* What to do
Everything from the line with "family: Suidae" to the final line of the entries is to be set down exactly, except the pictures.

+ + + + + + +

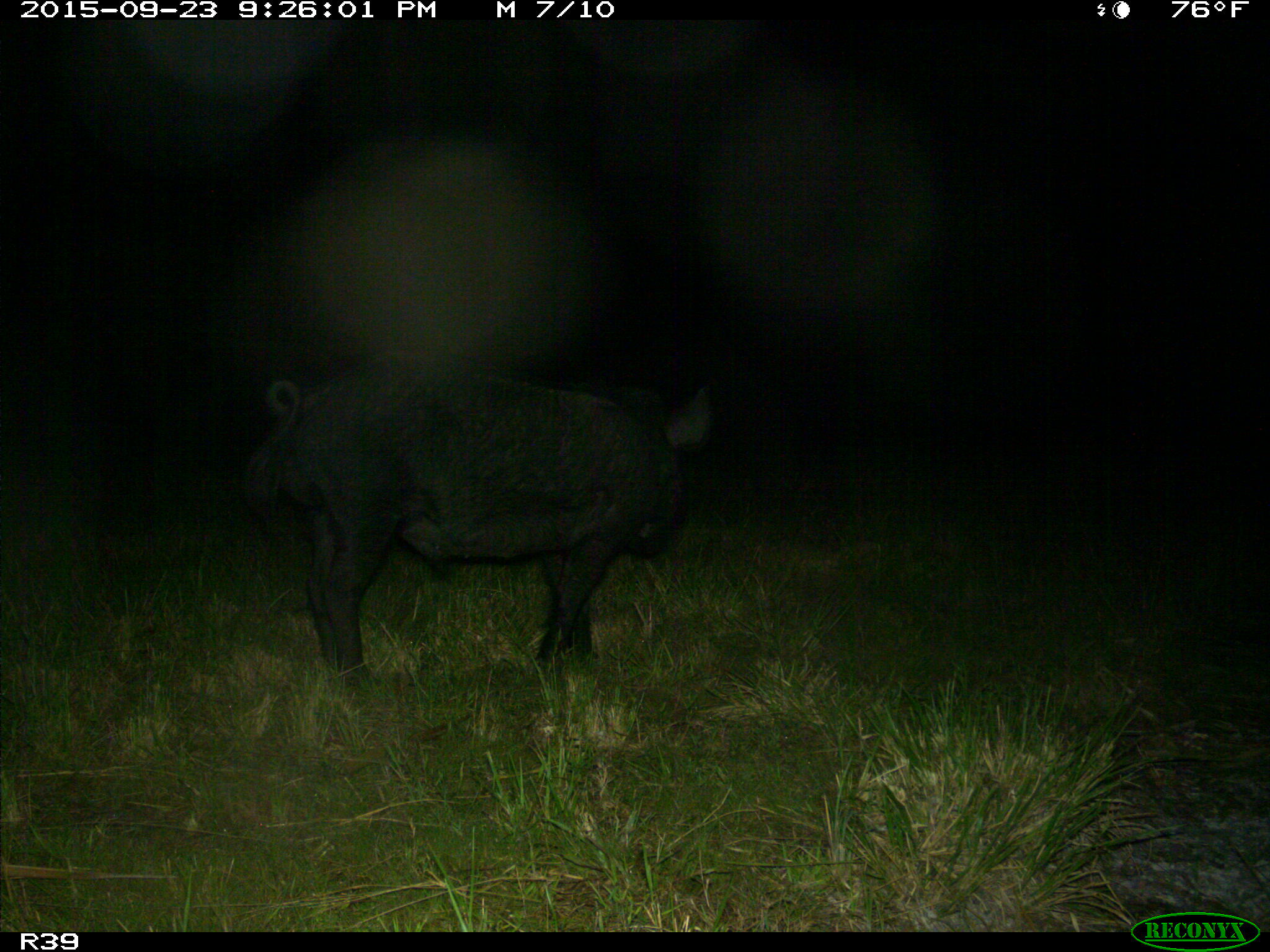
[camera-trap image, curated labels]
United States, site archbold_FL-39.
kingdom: Animalia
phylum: Chordata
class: Mammalia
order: Artiodactyla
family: Suidae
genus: Sus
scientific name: Sus scrofa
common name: wild boar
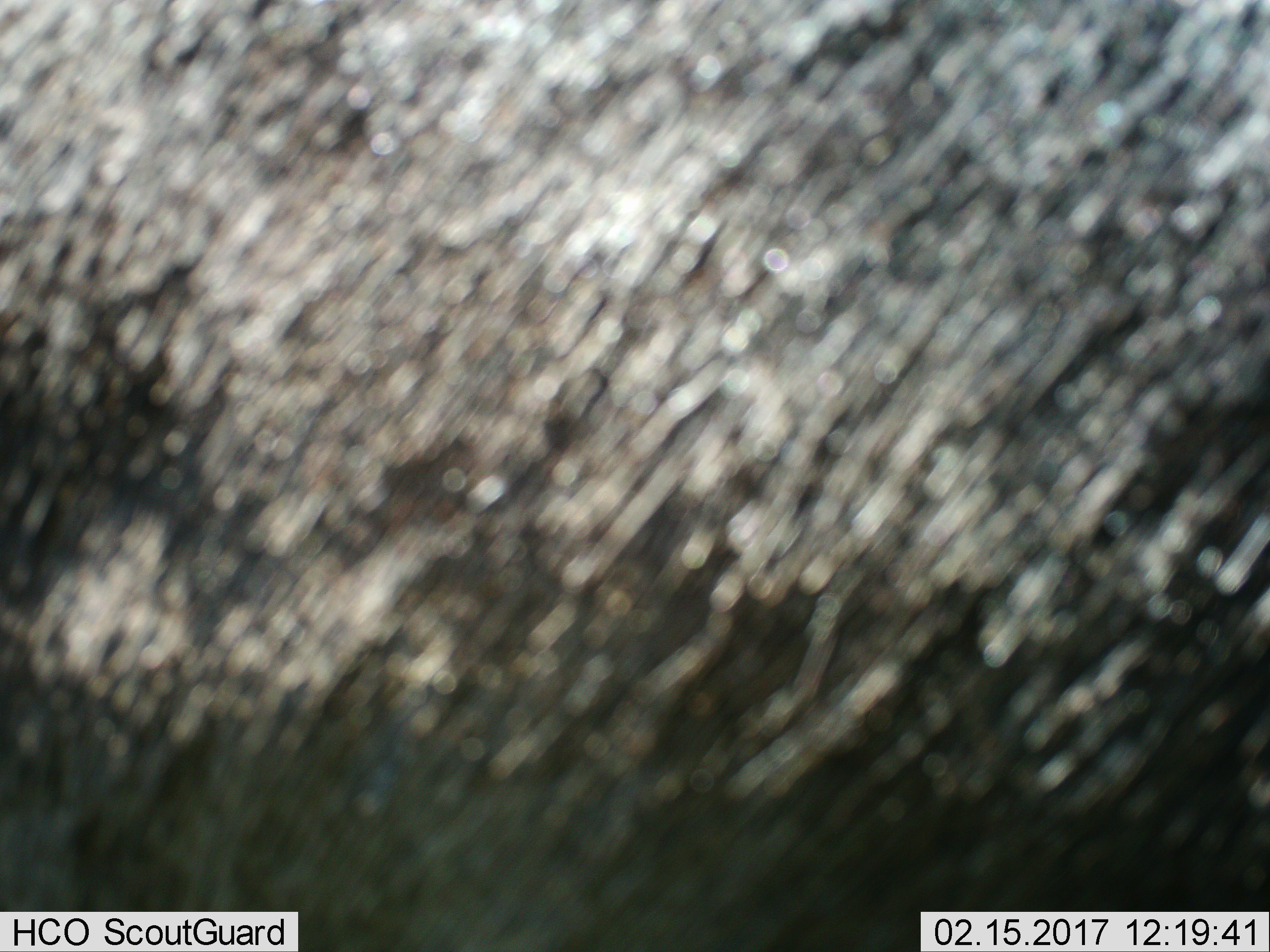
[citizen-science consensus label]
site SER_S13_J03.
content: unidentified animal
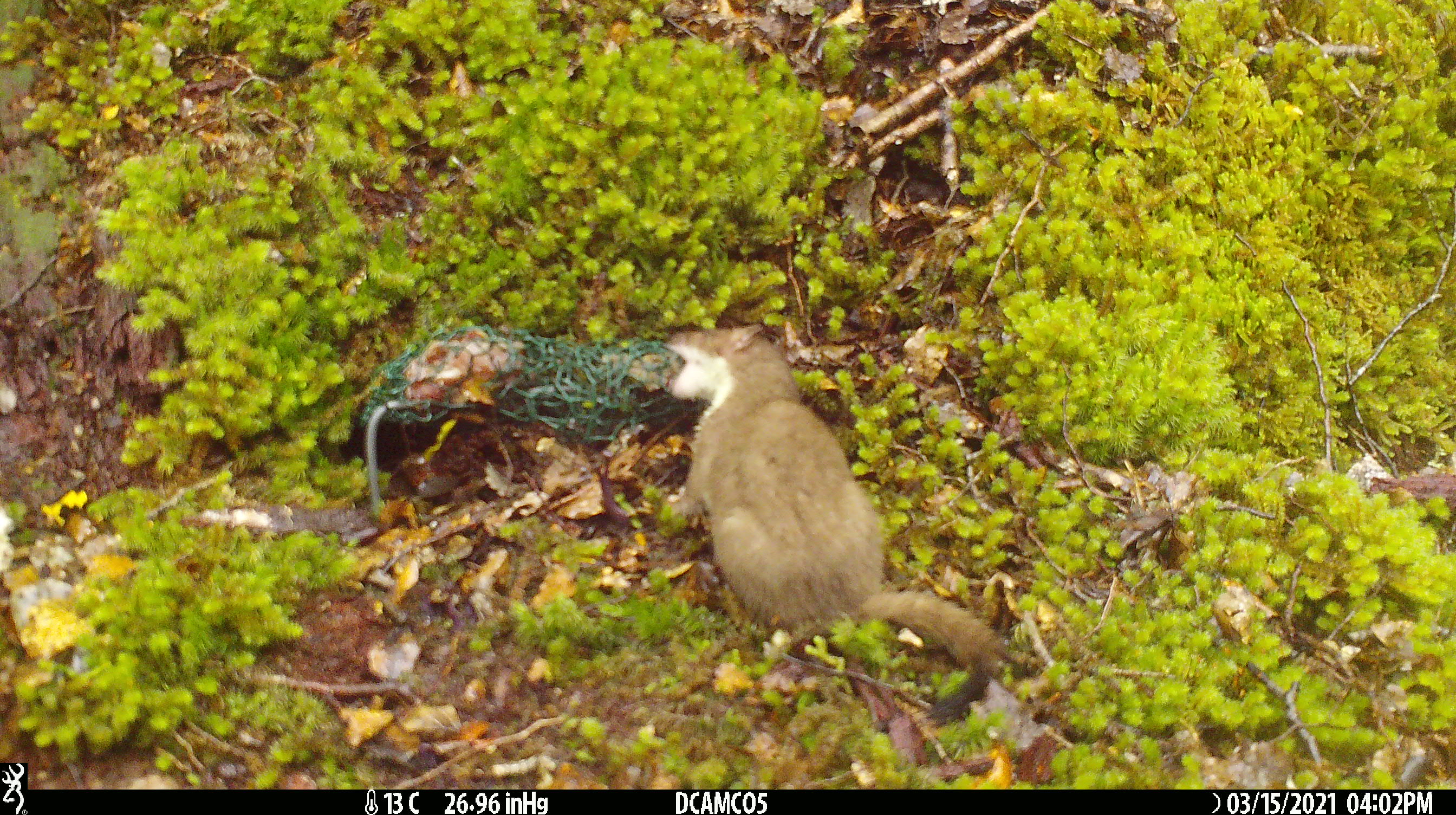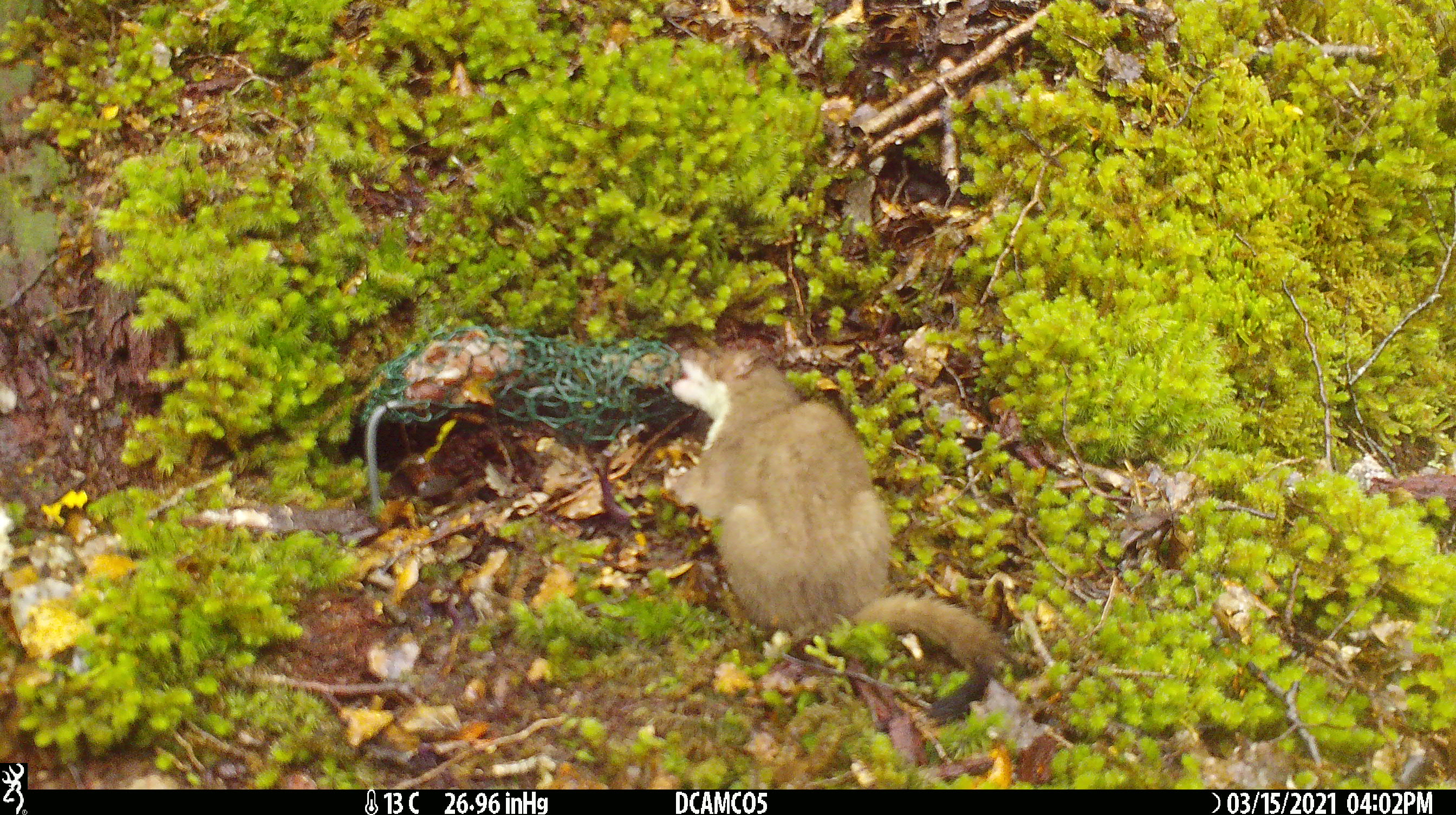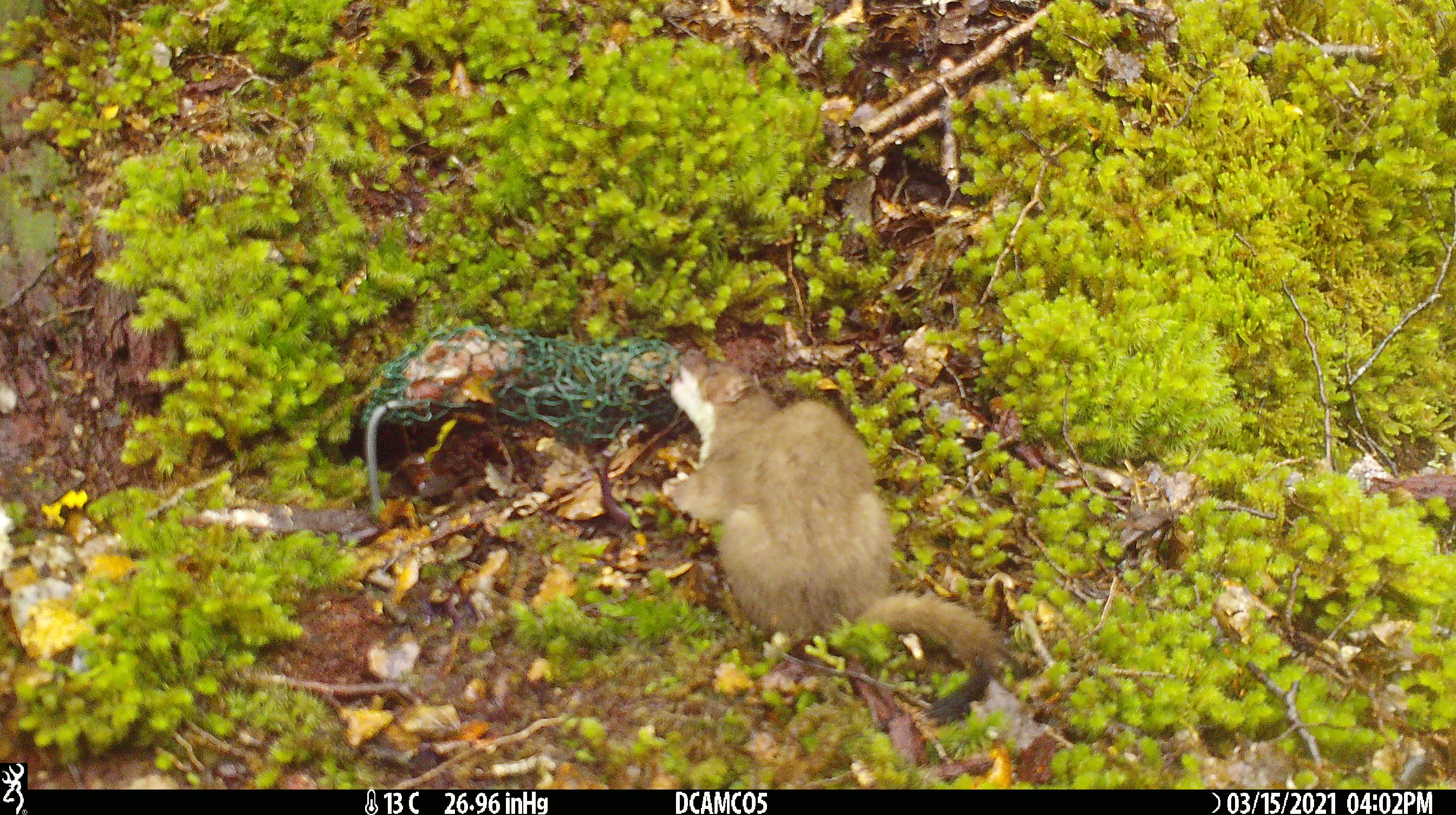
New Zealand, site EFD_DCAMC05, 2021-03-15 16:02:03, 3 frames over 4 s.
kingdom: Animalia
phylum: Chordata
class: Mammalia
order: Carnivora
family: Mustelidae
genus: Mustela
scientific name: Mustela erminea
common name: stoat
Stoat (Mustela erminea).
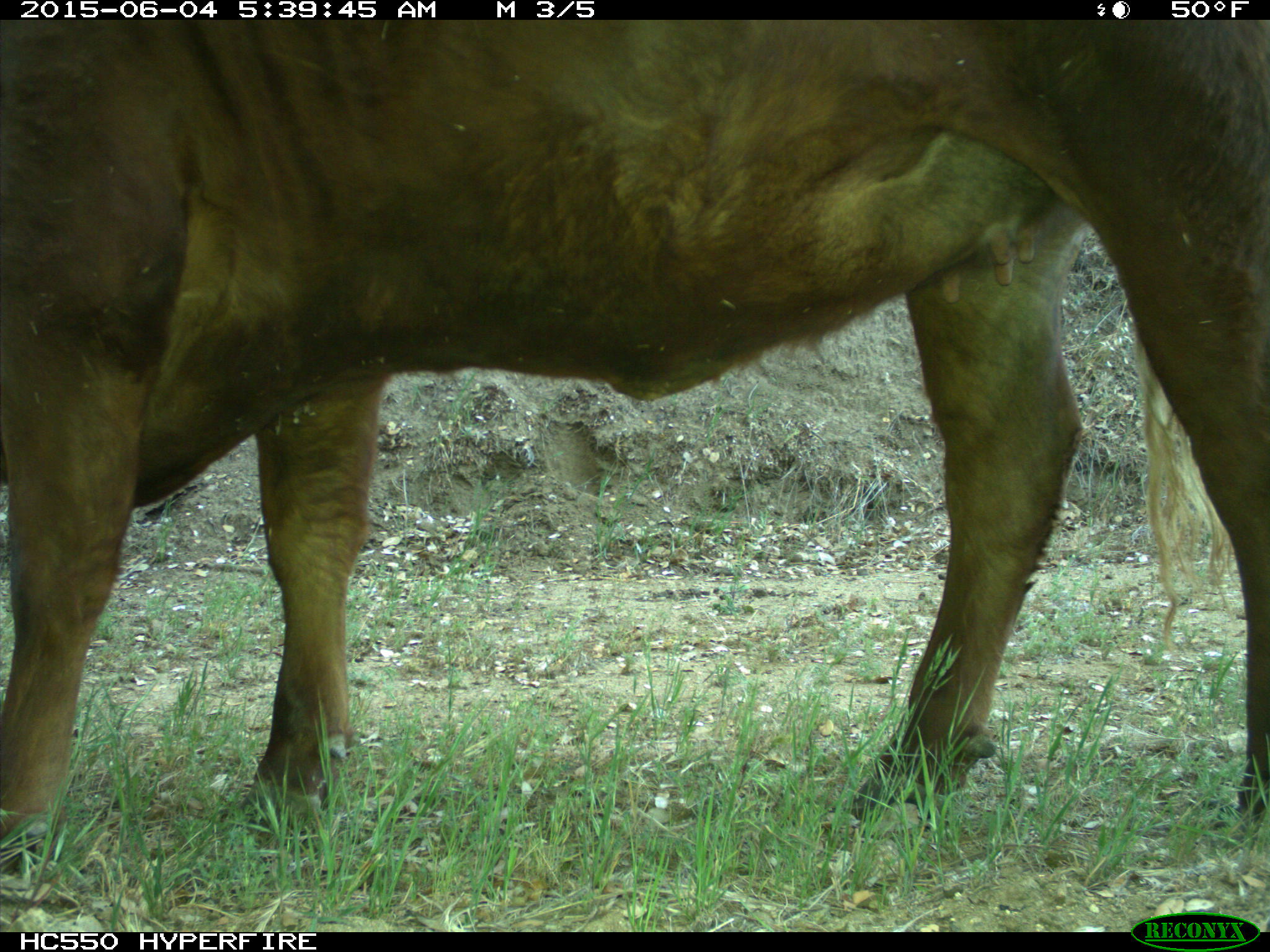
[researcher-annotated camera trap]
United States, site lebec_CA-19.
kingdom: Animalia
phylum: Chordata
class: Mammalia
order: Artiodactyla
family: Bovidae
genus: Bos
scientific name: Bos taurus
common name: domestic cow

+ + + + + + +

* Solution for this exercise
family: Suidae
genus: Sus
scientific name: Sus scrofa
common name: wild boar
[citizen-science consensus label]
site SER_S13_J03.
content: unidentified animal
New Zealand, site EFD_DCAMC05, 2021-03-15 16:02:03, 3 frames over 4 s.
kingdom: Animalia
phylum: Chordata
class: Mammalia
order: Carnivora
family: Mustelidae
genus: Mustela
scientific name: Mustela erminea
common name: stoat
Stoat (Mustela erminea).
[researcher-annotated camera trap]
United States, site lebec_CA-19.
kingdom: Animalia
phylum: Chordata
class: Mammalia
order: Artiodactyla
family: Bovidae
genus: Bos
scientific name: Bos taurus
common name: domestic cow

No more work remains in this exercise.